The National Guard was activated to help with the emergency response, and crews were trying to take advantage of any breaks in the weather to fly in food, water, generators and communication equipment.
“Indigenous communities in Alaska are resilient,” said Rick Thoman, a climate specialist at the University of Alaska Fairbanks.
“But, you know, when you have an entire community where effectively every house is damaged and many of them will be uninhabitable with winter knocking at the door now, there’s only so much that any individual or any small community can do."

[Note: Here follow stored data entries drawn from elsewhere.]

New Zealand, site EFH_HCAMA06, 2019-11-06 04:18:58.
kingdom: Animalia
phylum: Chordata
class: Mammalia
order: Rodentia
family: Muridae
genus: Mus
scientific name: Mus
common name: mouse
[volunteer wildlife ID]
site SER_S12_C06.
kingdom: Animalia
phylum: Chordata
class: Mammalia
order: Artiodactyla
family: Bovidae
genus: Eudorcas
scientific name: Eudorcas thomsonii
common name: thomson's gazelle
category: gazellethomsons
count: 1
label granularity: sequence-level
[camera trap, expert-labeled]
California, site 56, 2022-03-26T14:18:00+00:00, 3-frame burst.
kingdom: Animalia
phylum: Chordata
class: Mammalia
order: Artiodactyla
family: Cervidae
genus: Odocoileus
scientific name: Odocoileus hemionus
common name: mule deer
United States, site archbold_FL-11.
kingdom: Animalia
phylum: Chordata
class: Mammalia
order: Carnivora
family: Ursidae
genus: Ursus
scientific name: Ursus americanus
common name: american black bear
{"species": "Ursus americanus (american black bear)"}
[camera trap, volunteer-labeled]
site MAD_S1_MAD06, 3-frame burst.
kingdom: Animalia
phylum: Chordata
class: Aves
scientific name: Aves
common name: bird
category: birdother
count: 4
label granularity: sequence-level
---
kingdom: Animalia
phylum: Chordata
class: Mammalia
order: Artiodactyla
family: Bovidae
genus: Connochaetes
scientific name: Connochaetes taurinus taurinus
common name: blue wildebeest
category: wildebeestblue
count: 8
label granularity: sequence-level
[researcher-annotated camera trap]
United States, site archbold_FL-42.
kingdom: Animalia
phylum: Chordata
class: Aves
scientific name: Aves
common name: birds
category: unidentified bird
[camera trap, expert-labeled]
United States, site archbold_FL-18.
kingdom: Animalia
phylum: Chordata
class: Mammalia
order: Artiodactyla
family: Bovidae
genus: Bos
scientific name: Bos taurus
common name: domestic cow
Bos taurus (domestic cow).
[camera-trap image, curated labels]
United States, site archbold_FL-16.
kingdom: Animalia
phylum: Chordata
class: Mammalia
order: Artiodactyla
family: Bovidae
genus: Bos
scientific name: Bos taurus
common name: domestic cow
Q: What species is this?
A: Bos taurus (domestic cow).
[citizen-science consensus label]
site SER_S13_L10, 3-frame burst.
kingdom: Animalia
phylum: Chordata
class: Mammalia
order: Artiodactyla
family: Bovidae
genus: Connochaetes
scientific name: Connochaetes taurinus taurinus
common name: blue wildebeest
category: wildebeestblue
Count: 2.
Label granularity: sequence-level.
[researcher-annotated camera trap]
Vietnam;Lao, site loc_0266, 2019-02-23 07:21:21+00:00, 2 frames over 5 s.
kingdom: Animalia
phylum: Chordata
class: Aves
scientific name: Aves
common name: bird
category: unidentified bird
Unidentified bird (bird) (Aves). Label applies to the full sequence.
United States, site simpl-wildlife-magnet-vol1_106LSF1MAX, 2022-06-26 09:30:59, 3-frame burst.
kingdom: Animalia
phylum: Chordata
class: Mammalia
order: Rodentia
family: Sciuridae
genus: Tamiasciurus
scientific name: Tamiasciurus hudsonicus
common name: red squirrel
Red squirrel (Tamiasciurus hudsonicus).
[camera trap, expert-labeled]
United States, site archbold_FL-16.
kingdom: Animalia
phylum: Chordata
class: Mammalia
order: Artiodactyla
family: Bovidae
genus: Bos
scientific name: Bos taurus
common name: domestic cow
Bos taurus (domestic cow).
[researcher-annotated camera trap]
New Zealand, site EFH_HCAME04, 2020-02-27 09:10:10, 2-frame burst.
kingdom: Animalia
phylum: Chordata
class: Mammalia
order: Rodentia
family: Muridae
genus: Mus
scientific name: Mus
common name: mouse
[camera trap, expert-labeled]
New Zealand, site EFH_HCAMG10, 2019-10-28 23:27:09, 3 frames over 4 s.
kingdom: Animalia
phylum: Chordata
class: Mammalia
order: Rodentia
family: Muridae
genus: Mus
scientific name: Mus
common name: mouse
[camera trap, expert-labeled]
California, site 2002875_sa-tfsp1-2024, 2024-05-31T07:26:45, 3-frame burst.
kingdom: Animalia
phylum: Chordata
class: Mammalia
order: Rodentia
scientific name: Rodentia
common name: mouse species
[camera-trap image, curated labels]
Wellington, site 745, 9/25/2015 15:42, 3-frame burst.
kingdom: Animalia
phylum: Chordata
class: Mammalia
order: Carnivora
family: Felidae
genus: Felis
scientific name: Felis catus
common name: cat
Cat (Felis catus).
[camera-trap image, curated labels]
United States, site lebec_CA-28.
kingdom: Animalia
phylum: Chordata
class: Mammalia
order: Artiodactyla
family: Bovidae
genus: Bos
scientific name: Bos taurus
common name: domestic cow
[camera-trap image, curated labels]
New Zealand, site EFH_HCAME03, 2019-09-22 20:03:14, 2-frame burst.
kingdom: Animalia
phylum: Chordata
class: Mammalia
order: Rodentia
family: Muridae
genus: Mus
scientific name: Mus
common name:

Mr Thoman said the storm was likely fuelled by the warm surface waters of the Pacific Ocean, which has been heating up because of human-caused climate change and making storms more intense.
Another storm, Typhoon Merbok, caused damage across a massive swath of western Alaska three years ago.
It comes as the UN’s World Meteorological Organisation (WMO) warned today that carbon dioxide levels in the atmosphere hit new record highs last year, and heat trapped by such greenhouse gases is “turbo-charging” the Earth’s climate and causing more extreme weather.
The UN weather agency said in its latest bulletin on greenhouse gases that C02 growth rates have now tripled since the 1960s, and emissions from human activities and more wildfires helped fan a “vicious climate cycle.”
It said the increase in the global average concentration of carbon dioxide from 2023 to 2024 amounted to the highest annual level of any year since measurements began in 1957.
WMO deputy secretary-general Ko Barrett said: “Reducing emissions is therefore essential not just for our climate but also for our economic security and community well-being.”
The increase in 2024 is setting the planet on track for more long-term temperature increase, WMO said.
It noted that concentrations of methane and nitrous oxide — other greenhouse gases caused by human activity — have also hit record levels.